■ EXERCISE:
Nothing is to be altered; the data must be repeated exactly.

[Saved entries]
━━━━━━━━━━━━━━━━

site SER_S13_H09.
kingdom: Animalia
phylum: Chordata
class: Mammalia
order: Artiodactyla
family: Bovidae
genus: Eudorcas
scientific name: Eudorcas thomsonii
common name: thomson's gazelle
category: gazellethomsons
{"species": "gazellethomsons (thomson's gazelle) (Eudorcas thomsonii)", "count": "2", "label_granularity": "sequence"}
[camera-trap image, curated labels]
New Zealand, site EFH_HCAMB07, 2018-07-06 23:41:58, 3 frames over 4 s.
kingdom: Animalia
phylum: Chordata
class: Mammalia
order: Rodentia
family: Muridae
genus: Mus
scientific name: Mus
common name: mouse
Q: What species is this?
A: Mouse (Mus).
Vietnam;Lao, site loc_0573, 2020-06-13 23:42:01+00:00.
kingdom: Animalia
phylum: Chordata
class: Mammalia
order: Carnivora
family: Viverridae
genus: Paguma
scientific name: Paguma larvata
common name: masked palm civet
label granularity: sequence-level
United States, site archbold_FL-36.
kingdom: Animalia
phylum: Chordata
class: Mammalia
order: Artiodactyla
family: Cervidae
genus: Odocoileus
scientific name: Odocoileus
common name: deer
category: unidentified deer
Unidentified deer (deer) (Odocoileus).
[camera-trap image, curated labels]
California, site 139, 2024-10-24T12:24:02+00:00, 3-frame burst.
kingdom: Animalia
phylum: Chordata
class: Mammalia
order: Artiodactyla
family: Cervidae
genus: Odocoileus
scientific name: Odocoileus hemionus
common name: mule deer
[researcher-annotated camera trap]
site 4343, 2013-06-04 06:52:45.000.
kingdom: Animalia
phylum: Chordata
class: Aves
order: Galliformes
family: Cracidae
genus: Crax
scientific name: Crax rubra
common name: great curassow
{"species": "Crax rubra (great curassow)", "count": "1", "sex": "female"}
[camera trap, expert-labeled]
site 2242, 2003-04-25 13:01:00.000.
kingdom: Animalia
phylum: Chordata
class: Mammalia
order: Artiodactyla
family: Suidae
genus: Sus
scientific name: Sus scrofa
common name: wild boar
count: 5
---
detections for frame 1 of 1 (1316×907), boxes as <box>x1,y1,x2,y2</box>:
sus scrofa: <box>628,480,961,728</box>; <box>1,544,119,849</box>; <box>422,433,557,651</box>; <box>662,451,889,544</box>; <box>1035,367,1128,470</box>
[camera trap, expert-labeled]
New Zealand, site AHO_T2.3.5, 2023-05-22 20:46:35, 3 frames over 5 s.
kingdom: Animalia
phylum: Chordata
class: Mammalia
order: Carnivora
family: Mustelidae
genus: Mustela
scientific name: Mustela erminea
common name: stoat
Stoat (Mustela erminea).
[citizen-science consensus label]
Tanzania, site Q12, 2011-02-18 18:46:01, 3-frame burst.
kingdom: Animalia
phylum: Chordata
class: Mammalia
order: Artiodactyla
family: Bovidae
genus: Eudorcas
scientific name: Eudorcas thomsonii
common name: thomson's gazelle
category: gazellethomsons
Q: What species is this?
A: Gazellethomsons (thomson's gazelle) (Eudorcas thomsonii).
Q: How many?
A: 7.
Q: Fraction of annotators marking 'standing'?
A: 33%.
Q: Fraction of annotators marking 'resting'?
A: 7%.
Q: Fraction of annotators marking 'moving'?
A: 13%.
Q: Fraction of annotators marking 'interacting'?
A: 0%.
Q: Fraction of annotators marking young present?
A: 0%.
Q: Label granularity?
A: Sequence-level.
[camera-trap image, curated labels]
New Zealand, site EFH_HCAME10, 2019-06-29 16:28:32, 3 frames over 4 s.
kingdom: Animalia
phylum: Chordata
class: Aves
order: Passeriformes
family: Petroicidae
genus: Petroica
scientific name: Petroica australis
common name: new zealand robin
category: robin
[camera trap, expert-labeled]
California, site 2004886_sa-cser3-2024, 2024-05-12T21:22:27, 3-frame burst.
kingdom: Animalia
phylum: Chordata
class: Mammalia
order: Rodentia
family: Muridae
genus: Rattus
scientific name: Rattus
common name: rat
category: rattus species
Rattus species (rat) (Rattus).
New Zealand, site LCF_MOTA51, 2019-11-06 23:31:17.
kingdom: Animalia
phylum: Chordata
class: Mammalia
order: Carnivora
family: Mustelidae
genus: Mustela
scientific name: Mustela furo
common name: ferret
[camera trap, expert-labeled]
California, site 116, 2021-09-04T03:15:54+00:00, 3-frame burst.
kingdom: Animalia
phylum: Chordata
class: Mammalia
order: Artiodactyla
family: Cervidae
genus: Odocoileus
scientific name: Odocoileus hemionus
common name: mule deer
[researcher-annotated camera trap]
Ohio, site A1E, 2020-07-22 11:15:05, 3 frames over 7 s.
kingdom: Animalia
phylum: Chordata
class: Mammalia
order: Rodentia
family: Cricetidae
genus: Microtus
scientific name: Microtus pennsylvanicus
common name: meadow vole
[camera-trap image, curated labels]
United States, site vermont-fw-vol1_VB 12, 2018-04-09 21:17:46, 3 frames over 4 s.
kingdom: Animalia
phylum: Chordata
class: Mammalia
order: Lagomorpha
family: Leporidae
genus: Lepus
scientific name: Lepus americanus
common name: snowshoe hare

━━━━━━━━━━━━━━━━

■ TASK RESULT:
site SER_S13_H09.
kingdom: Animalia
phylum: Chordata
class: Mammalia
order: Artiodactyla
family: Bovidae
genus: Eudorcas
scientific name: Eudorcas thomsonii
common name: thomson's gazelle
category: gazellethomsons
{"species": "gazellethomsons (thomson's gazelle) (Eudorcas thomsonii)", "count": "2", "label_granularity": "sequence"}
[camera-trap image, curated labels]
New Zealand, site EFH_HCAMB07, 2018-07-06 23:41:58, 3 frames over 4 s.
kingdom: Animalia
phylum: Chordata
class: Mammalia
order: Rodentia
family: Muridae
genus: Mus
scientific name: Mus
common name: mouse
Q: What species is this?
A: Mouse (Mus).
Vietnam;Lao, site loc_0573, 2020-06-13 23:42:01+00:00.
kingdom: Animalia
phylum: Chordata
class: Mammalia
order: Carnivora
family: Viverridae
genus: Paguma
scientific name: Paguma larvata
common name: masked palm civet
label granularity: sequence-level
United States, site archbold_FL-36.
kingdom: Animalia
phylum: Chordata
class: Mammalia
order: Artiodactyla
family: Cervidae
genus: Odocoileus
scientific name: Odocoileus
common name: deer
category: unidentified deer
Unidentified deer (deer) (Odocoileus).
[camera-trap image, curated labels]
California, site 139, 2024-10-24T12:24:02+00:00, 3-frame burst.
kingdom: Animalia
phylum: Chordata
class: Mammalia
order: Artiodactyla
family: Cervidae
genus: Odocoileus
scientific name: Odocoileus hemionus
common name: mule deer
[researcher-annotated camera trap]
site 4343, 2013-06-04 06:52:45.000.
kingdom: Animalia
phylum: Chordata
class: Aves
order: Galliformes
family: Cracidae
genus: Crax
scientific name: Crax rubra
common name: great curassow
{"species": "Crax rubra (great curassow)", "count": "1", "sex": "female"}
[camera trap, expert-labeled]
site 2242, 2003-04-25 13:01:00.000.
kingdom: Animalia
phylum: Chordata
class: Mammalia
order: Artiodactyla
family: Suidae
genus: Sus
scientific name: Sus scrofa
common name: wild boar
count: 5
---
detections for frame 1 of 1 (1316×907), boxes as <box>x1,y1,x2,y2</box>:
sus scrofa: <box>628,480,961,728</box>; <box>1,544,119,849</box>; <box>422,433,557,651</box>; <box>662,451,889,544</box>; <box>1035,367,1128,470</box>
[camera trap, expert-labeled]
New Zealand, site AHO_T2.3.5, 2023-05-22 20:46:35, 3 frames over 5 s.
kingdom: Animalia
phylum: Chordata
class: Mammalia
order: Carnivora
family: Mustelidae
genus: Mustela
scientific name: Mustela erminea
common name: stoat
Stoat (Mustela erminea).
[citizen-science consensus label]
Tanzania, site Q12, 2011-02-18 18:46:01, 3-frame burst.
kingdom: Animalia
phylum: Chordata
class: Mammalia
order: Artiodactyla
family: Bovidae
genus: Eudorcas
scientific name: Eudorcas thomsonii
common name: thomson's gazelle
category: gazellethomsons
Q: What species is this?
A: Gazellethomsons (thomson's gazelle) (Eudorcas thomsonii).
Q: How many?
A: 7.
Q: Fraction of annotators marking 'standing'?
A: 33%.
Q: Fraction of annotators marking 'resting'?
A: 7%.
Q: Fraction of annotators marking 'moving'?
A: 13%.
Q: Fraction of annotators marking 'interacting'?
A: 0%.
Q: Fraction of annotators marking young present?
A: 0%.
Q: Label granularity?
A: Sequence-level.
[camera-trap image, curated labels]
New Zealand, site EFH_HCAME10, 2019-06-29 16:28:32, 3 frames over 4 s.
kingdom: Animalia
phylum: Chordata
class: Aves
order: Passeriformes
family: Petroicidae
genus: Petroica
scientific name: Petroica australis
common name: new zealand robin
category: robin
[camera trap, expert-labeled]
California, site 2004886_sa-cser3-2024, 2024-05-12T21:22:27, 3-frame burst.
kingdom: Animalia
phylum: Chordata
class: Mammalia
order: Rodentia
family: Muridae
genus: Rattus
scientific name: Rattus
common name: rat
category: rattus species
Rattus species (rat) (Rattus).
New Zealand, site LCF_MOTA51, 2019-11-06 23:31:17.
kingdom: Animalia
phylum: Chordata
class: Mammalia
order: Carnivora
family: Mustelidae
genus: Mustela
scientific name: Mustela furo
common name: ferret
[camera trap, expert-labeled]
California, site 116, 2021-09-04T03:15:54+00:00, 3-frame burst.
kingdom: Animalia
phylum: Chordata
class: Mammalia
order: Artiodactyla
family: Cervidae
genus: Odocoileus
scientific name: Odocoileus hemionus
common name: mule deer
[researcher-annotated camera trap]
Ohio, site A1E, 2020-07-22 11:15:05, 3 frames over 7 s.
kingdom: Animalia
phylum: Chordata
class: Mammalia
order: Rodentia
family: Cricetidae
genus: Microtus
scientific name: Microtus pennsylvanicus
common name: meadow vole
[camera-trap image, curated labels]
United States, site vermont-fw-vol1_VB 12, 2018-04-09 21:17:46, 3 frames over 4 s.
kingdom: Animalia
phylum: Chordata
class: Mammalia
order: Lagomorpha
family: Leporidae
genus: Lepus
scientific name: Lepus americanus
common name: snowshoe hare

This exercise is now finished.